[Detalles del ejercicio]: Reescribe de forma más breve el párrafo del relato que comienza con «Pero mi honor de precoz conductor» y conserva sus datos principales.

====== Texto del ejercicio

Me dio la llave y entre nervioso, apurado y contento enfilé –por primera vez en esos dos meses- para el estacionamiento del Seminario.
No me imaginaba lo que me esperaba. Me costó abrir la reja. No entendía como se abría el otro portón, el del garage. No encontraba la luz. Y el Renault 12 blanco estaba metido ¡en una esquinita!
Pensé: “no lo saco ni loco”. Claro, no era lo mismo manejar en Primero de Mayo, Pronunciamiento, Las Achiras, Tres de Febrero… por ahí Villa Elisa o Colón, que maniobrar en reversa con un auto ajeno y contrarreloj.
Pero mi honor de precoz conductor pudo más: me subí al 12 y empecé a dar marcha atrás. Doblé hacia la derecha, después hacia la izquierda, girando mi cuello casi 180 grados –no sabía usar los espejos, por entonces…- y… ¡zas! Cuando iba saliendo, la impecable puerta derecha del 12–el que todavía usa Alfonso Dittler- ¡rayada!.

============
====== Datos proporcionados

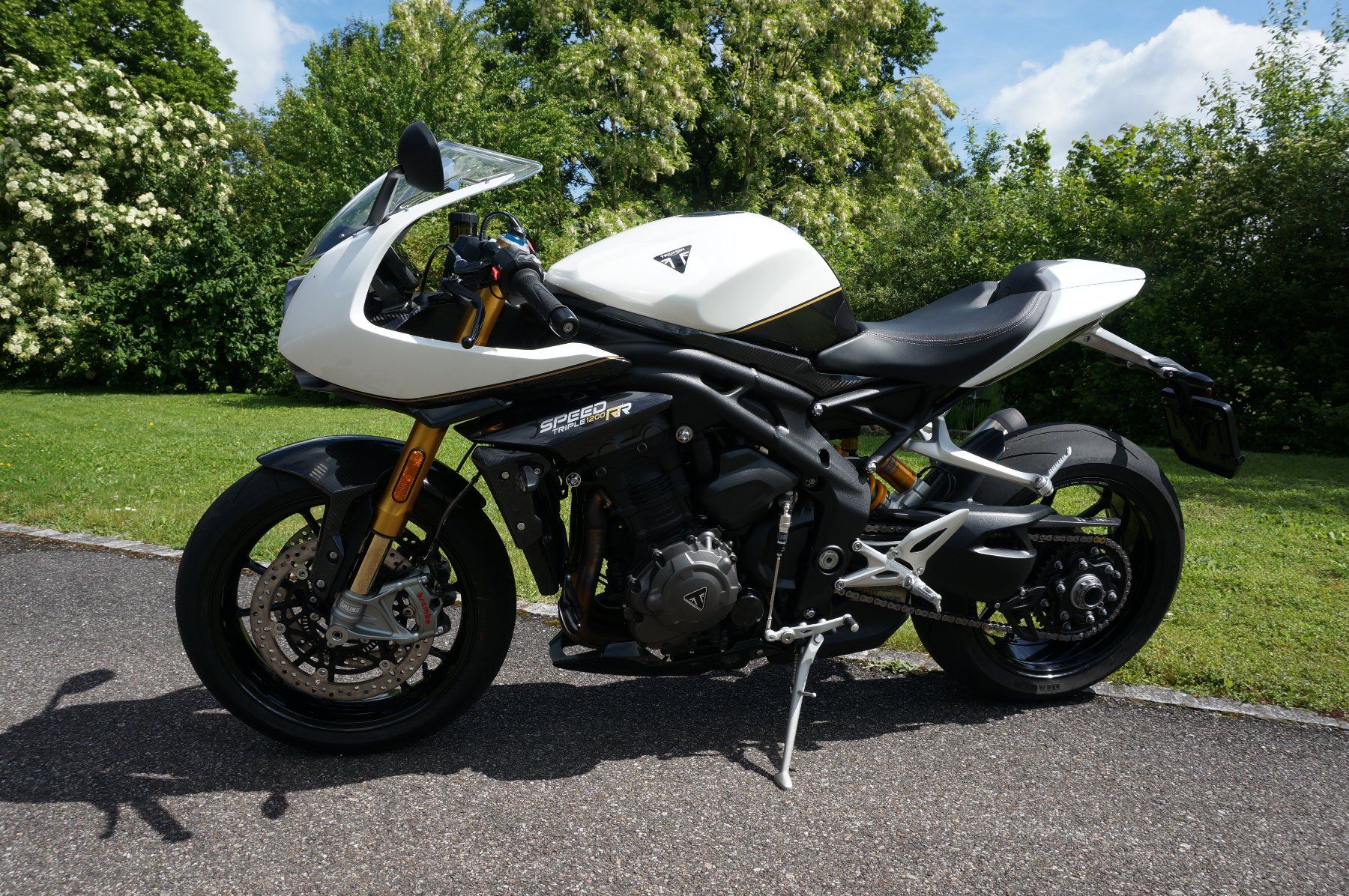 Triumph Strada: Triumph Speed triple 1200 RR – Nuovo (secondo la descrizione) da Rocourt venduto da Aston6 1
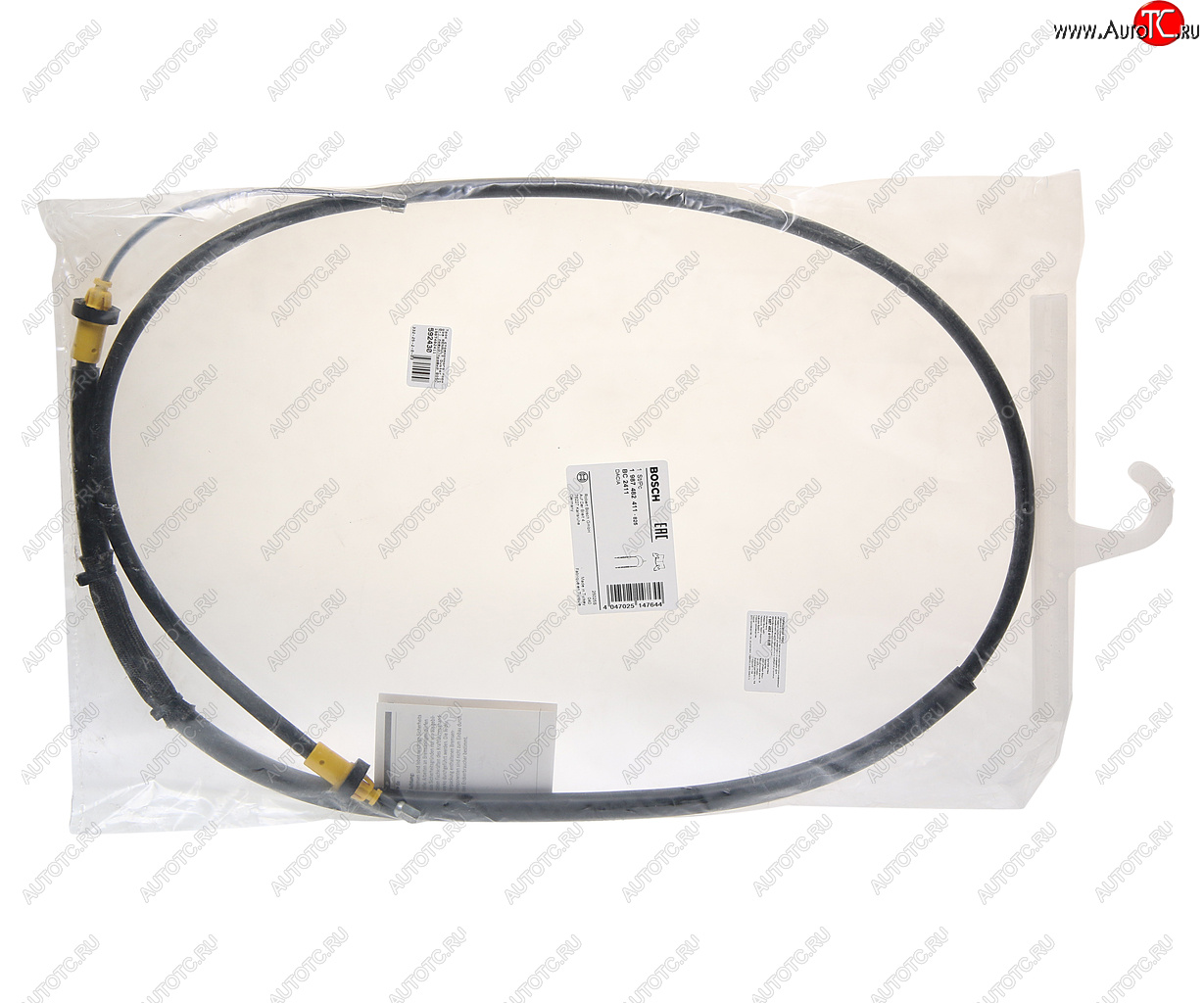 2 869 р. Трос стояночного тормоза RENAULT Duster (10-) левыйправый BOSCH BOSCH 1987482411  с доставкой в г. Горно‑Алтайск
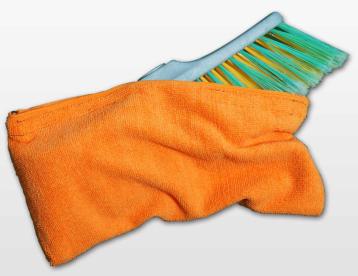 Cosmo fibre copri scopa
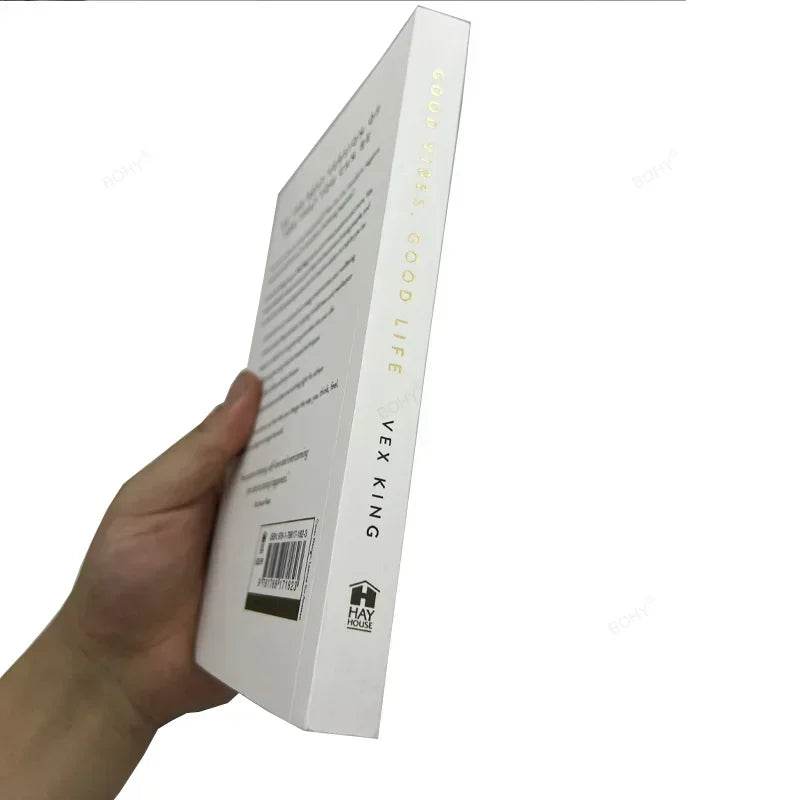 Paperback Book - Good Vibes Good Life By Vex King - Shop Jobie
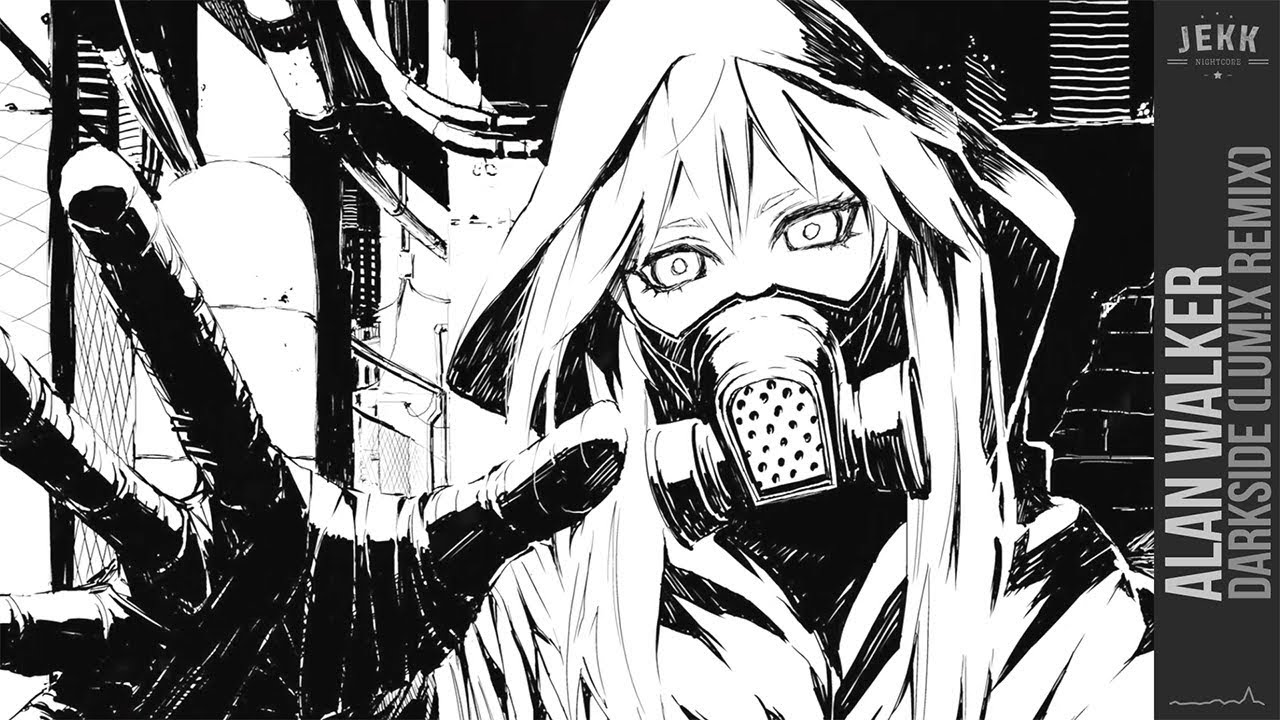 [Nightcore] - Darkside (LUM!X Remix) (Alan Walker) || Jekk
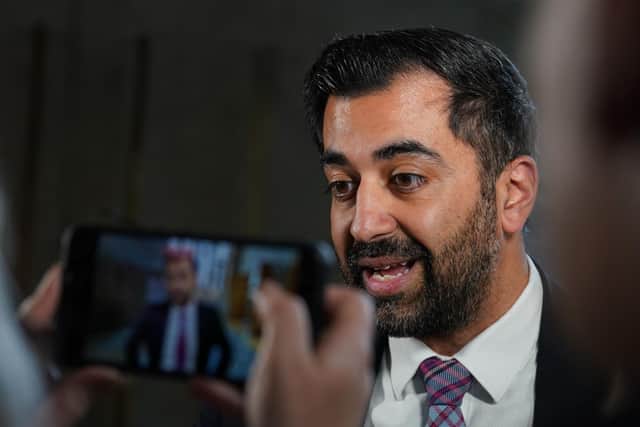 Humza Yousaf might have fronted his last First Minister's Questions (Photo:Andrew Milligan/PA Wire)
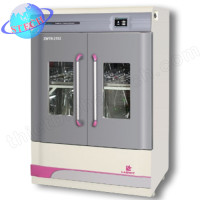 Tủ ấm lắc 2 tầng, 330 lít, 300 vòng/phút, lắc tròn, 44 bình 500ml LABWIT ZWYR-2102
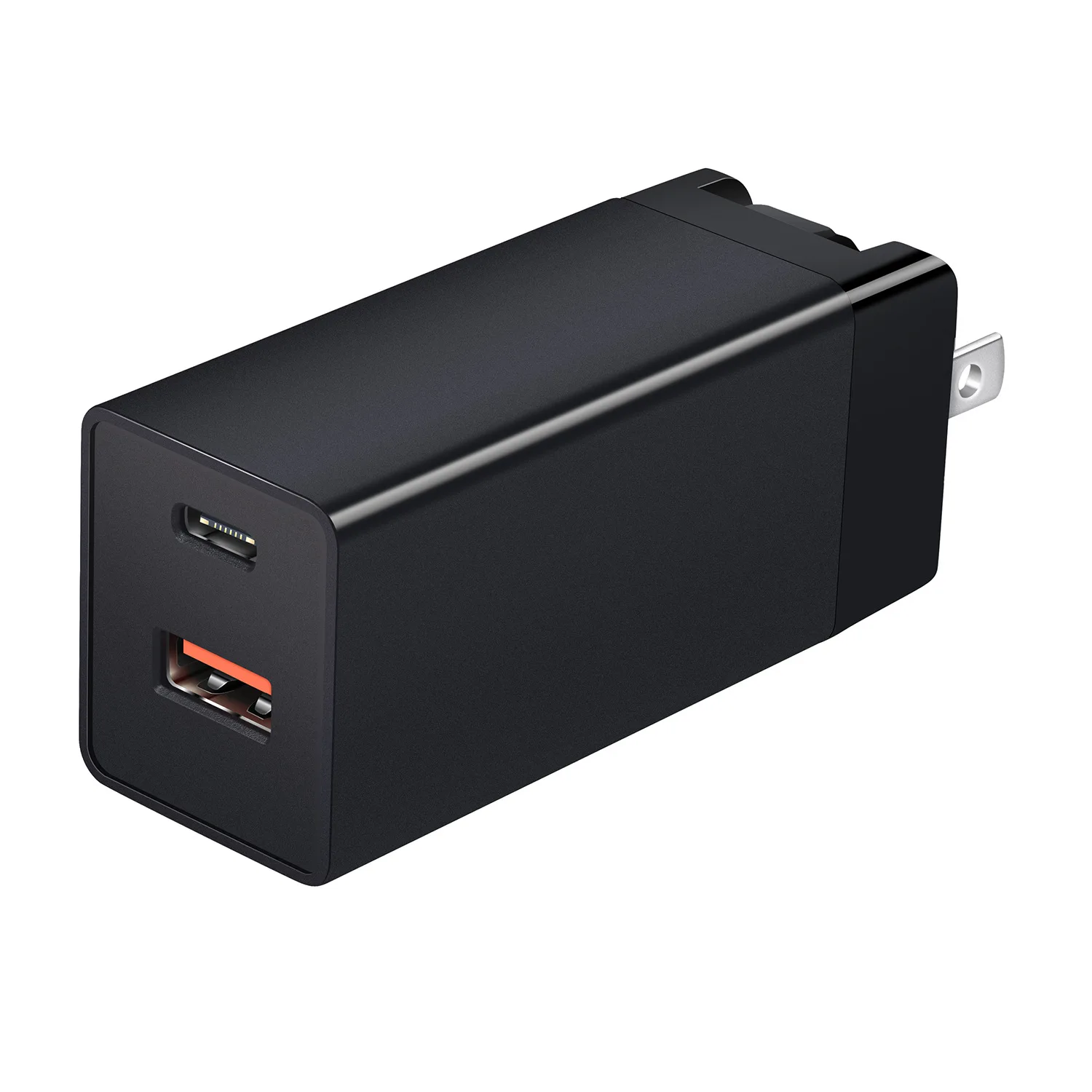 

Mini Pd 65W Type C PPS GaN Dual Port Wall Fast USB Charger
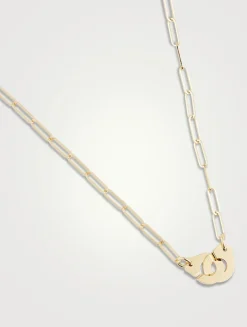Menottes R10 18K Gold Chain Necklace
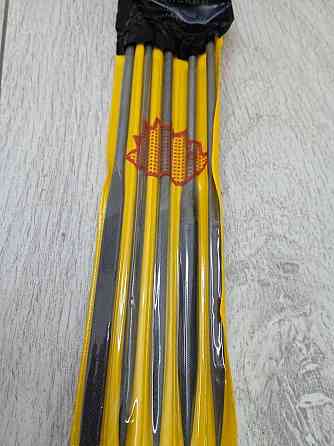 Набор Надфилей 10см Луганский Харьков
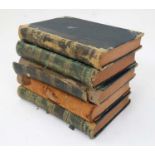 Books: 5 volumes of '' The Sporting Mirror ''1882-1885, to include volumes 3, 4, 5, 6 and 8,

============

[Resultado del ejercicio]: Por mi honor de conductor precoz, subí al 12 y di marcha atrás. Doblé a la derecha y luego a la izquierda, girando el cuello casi 180 grados porque entonces no sabía usar los espejos. Al salir, rayé la impecable puerta derecha del 12, el auto que todavía usa Alfonso Dittler.